February 20, 2007

The Mysore labour crunch

After reading the story in The Hindu any passing motorcyclist in dark glasses sets me thinking if he has been responsible for holding up building work somewhere in the city. For Mr A Ravindra, a builder with many ongoing projects, is quoted as saying that many of his workers, in recent weeks and months, had stopped work, only to show up a couple of weeks later “on a motorbike, wearing dark glasses and flaunt their new-found prosperity”.

Local construction workers, they say, come from families that own farmland on the city outskirts. With a phenomenal rise in the price of agriculture land (an acre can fetch anything from Rs.30 to 90 lakhs) quite a few construction workers have made a minor fortune by disposing of their land. Another factor citied by employers facing a ‘high rate’ of attrition in the last couple of months is that many of those working on construction sites have found better paid work with local IT companies, as gardeners, sweepers and caretakers.

The labour scenario in the building projects reflects vertical mobility of unskilled labour.
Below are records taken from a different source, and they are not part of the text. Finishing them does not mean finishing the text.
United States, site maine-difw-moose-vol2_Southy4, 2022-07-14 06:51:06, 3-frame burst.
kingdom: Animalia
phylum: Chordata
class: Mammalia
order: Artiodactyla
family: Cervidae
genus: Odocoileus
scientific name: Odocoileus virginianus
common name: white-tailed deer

It is an upshot of the very economic factors that have enriched builders and land speculators. Have these beneficiaries passed on the benefits of the building boom to their labour force by giving their workers a fair hike in wages and improving their working conditions?

Big builders have resorted to ‘import’ of workers from other parts of the state and the country. Maybe a time would come when they would think of making labour a stakeholder, entitled to dividend, in the projects the builders take up.